One of nature's gentlemen finds his home at Kenarie
THE only life 83-year-old jersey cow breeder Pat McDonald ever really wanted can be found in the 120-acre cluster of green paddocks he calls home on the outskirts of Muwillumbah.
It's a magnificent piece of land overlooked by mountain ranges - including the world-heritage listed Wollumbin, part of a "volcanic plug of the now-gone Tweed volcano” - and surrounded at each boundary by the relentless march of cane into what was traditionally dairy country until the price of milk turned foul.
The legendary Australian dairy farmer, who was forced to take a break from his routine this week due to wet weather, admits he never wanted to do anything else, and his heart wouldn't let him even if he tried.
His father began breeding jersey cows the same year he was born, and that proved fateful in a way.
Last August, after 83-and-a-bit-years perfecting the art of breeding some of the country's finest jersey cows, he and his wife Trish travelled to the Ekka with their best cow and found out she was better than they thought.
Ekka Jersey judge Matt Templeton told media Kenarie Jade Finch was an "easy winner” and that she could "handle competition anywhere in the world ... she really is that good”.
Five-year-old Kenarie Jade Finch claimed supreme champion cow, prompting the third-generation dairy farmer to say: "It's one of the great days of my showing career”, and he knew "her best years were ahead of her”.
But, as Pat would find out, life on the land can be fickle.
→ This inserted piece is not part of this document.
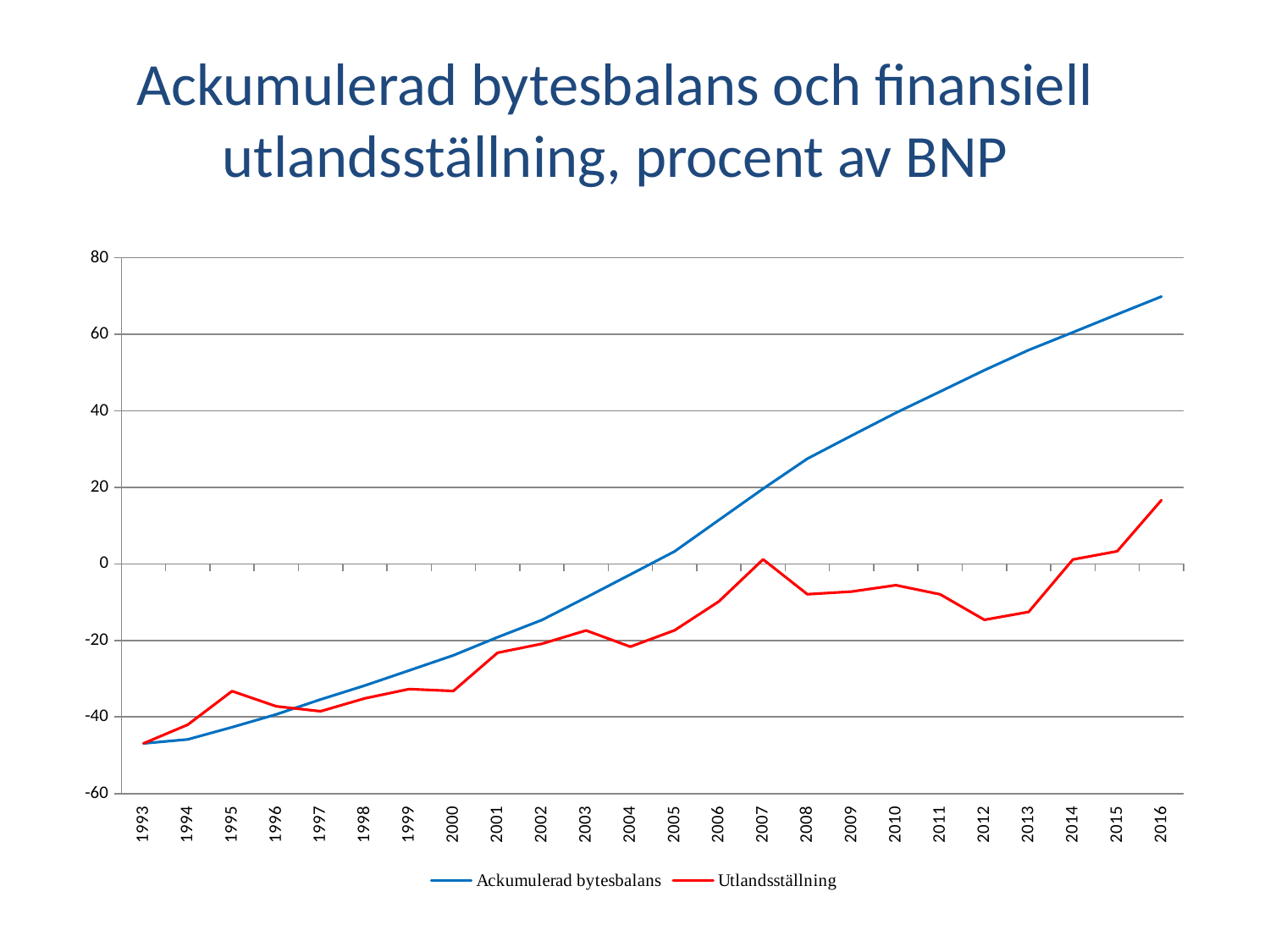
Is the value for Utlandsställning in 2016 greater or less than 0? greater In 1995, which series has the higher value, Ackumulerad bytesbalans or Utlandsställning? Utlandsställning What kind of chart is shown on the slide? line chart Is the value for Utlandsställning in 2007 greater or less than -10? greater In which year is Ackumulerad bytesbalans at its highest? 2016 Is the value for Ackumulerad bytesbalans in 2016 greater or less than 60? greater In 2010, which series has the higher value, Ackumulerad bytesbalans or Utlandsställning? Ackumulerad bytesbalans How many series does the legend list? 2 Does the Ackumulerad bytesbalans line rise or fall from 1993 to 2016? rise In which year is Utlandsställning at its lowest? 1993 How many years are plotted along the x axis? 24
As he puts it, "I believe in bad luck more than good luck.”
And in January this year, lightning struck down one of his greatest achievements.
Pat shakes his head when asked about it.
"I've never had bad luck like two cows getting struck, they were about the two best cows I had,” he says.
"We would've had about 250-head of cattle on the farm the same night, why did it have to be those two cows? That is terrible luck. A lot of people say, 'Aw, yeah, you can say that, everyone loses something and she was my best cow'. But they were my best cows.”
Kenarie Jade Finch was to crown what had been termed the Sale of the Half Century, when 53 Kenarie (which is the name of Pat's farm) cows were to be sold off to mark 53 years of breeding for the stud.
As it was, they still bought buyers in by the busload, such is the lofty heights the quiet Murwillumbah farmer is held by those who know.
Often, those sorts of sales mean a farmer is retiring or going broke. But Pat says it was neither and he'll keep going until the day he dies.
As he says: "It's the only life I ever wanted, I never wanted to do anything else. I was born and bred in it.
"Right from even before I started school, I'd be watching my father plough with the horses, and I s'pose all I wanted to do was what he was doing.”